--- begin DATA ENTRIES ---
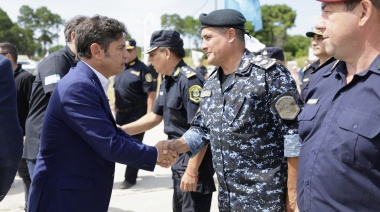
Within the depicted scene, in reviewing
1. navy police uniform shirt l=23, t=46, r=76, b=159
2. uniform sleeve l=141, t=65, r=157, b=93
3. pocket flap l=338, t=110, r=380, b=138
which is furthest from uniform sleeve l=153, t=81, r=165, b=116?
pocket flap l=338, t=110, r=380, b=138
--- end DATA ENTRIES ---
> _WHAT TO DO_: Copy the lines of the records above word for word, leaving out the pictures.

> _TASK RESULT_:
Within the depicted scene, in reviewing
1. navy police uniform shirt l=23, t=46, r=76, b=159
2. uniform sleeve l=141, t=65, r=157, b=93
3. pocket flap l=338, t=110, r=380, b=138
which is furthest from uniform sleeve l=153, t=81, r=165, b=116?
pocket flap l=338, t=110, r=380, b=138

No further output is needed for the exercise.